* _PROBLEM REQUIREMENTS_
Rewrite the lines below, replacing every "large yarn pompom" with "big yarn pompom" and leaving everything else unchanged.

--- START OF SOURCE RECORDS ---

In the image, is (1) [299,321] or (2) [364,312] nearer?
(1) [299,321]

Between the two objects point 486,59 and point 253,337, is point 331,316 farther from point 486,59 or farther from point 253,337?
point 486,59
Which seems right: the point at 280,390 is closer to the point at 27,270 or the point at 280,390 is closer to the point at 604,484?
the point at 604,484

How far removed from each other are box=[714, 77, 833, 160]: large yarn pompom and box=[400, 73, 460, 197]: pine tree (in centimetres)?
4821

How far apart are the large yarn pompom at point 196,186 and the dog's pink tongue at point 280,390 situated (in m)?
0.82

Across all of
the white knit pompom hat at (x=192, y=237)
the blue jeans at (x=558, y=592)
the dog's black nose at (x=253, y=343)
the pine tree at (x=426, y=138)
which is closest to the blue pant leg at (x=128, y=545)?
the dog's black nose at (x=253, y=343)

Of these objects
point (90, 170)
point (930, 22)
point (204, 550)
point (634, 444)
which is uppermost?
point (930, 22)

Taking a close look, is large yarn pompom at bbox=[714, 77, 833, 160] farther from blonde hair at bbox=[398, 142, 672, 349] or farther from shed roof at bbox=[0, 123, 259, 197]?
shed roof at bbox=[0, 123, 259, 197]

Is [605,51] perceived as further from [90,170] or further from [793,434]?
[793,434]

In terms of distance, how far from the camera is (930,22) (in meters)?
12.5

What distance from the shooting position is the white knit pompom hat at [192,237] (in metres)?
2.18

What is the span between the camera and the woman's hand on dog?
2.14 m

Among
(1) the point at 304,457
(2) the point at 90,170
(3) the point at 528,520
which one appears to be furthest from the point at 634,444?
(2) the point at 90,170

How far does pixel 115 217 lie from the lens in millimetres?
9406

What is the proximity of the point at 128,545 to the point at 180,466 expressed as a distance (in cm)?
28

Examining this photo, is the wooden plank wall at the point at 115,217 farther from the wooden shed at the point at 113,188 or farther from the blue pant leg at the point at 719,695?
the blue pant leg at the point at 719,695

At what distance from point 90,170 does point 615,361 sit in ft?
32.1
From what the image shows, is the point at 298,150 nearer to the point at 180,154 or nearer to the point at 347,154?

--- END OF SOURCE RECORDS ---

* _OUTPUT FOR THIS EXERCISE_
In the image, is (1) [299,321] or (2) [364,312] nearer?
(1) [299,321]

Between the two objects point 486,59 and point 253,337, is point 331,316 farther from point 486,59 or farther from point 253,337?
point 486,59
Which seems right: the point at 280,390 is closer to the point at 27,270 or the point at 280,390 is closer to the point at 604,484?
the point at 604,484

How far removed from each other are box=[714, 77, 833, 160]: big yarn pompom and box=[400, 73, 460, 197]: pine tree (in centimetres)?
4821

How far apart are the big yarn pompom at point 196,186 and the dog's pink tongue at point 280,390 situated (in m)?
0.82

Across all of
the white knit pompom hat at (x=192, y=237)
the blue jeans at (x=558, y=592)
the dog's black nose at (x=253, y=343)
the pine tree at (x=426, y=138)
which is closest to the blue pant leg at (x=128, y=545)?
the dog's black nose at (x=253, y=343)

Of these objects
point (90, 170)
point (930, 22)
point (204, 550)
point (634, 444)
which is uppermost?
point (930, 22)

Taking a close look, is big yarn pompom at bbox=[714, 77, 833, 160] farther from blonde hair at bbox=[398, 142, 672, 349] or farther from shed roof at bbox=[0, 123, 259, 197]?
shed roof at bbox=[0, 123, 259, 197]

Is [605,51] perceived as further from [90,170] or further from [793,434]?
[793,434]

In terms of distance, how far from the camera is (930,22) (in meters)?
12.5

What distance from the shooting position is the white knit pompom hat at [192,237] (in metres)?
2.18

What is the span between the camera and the woman's hand on dog?
2.14 m

Among
(1) the point at 304,457
(2) the point at 90,170
(3) the point at 528,520
which one appears to be furthest from the point at 634,444?
(2) the point at 90,170

How far does pixel 115 217 lie from the lens in millimetres?
9406

What is the proximity of the point at 128,545 to the point at 180,466 expressed as a distance (in cm)?
28

Examining this photo, is the wooden plank wall at the point at 115,217 farther from the wooden shed at the point at 113,188 or farther from the blue pant leg at the point at 719,695?
the blue pant leg at the point at 719,695

At what distance from point 90,170 does point 615,361 sit in ft?
32.1
From what the image shows, is the point at 298,150 nearer to the point at 180,154 or nearer to the point at 347,154?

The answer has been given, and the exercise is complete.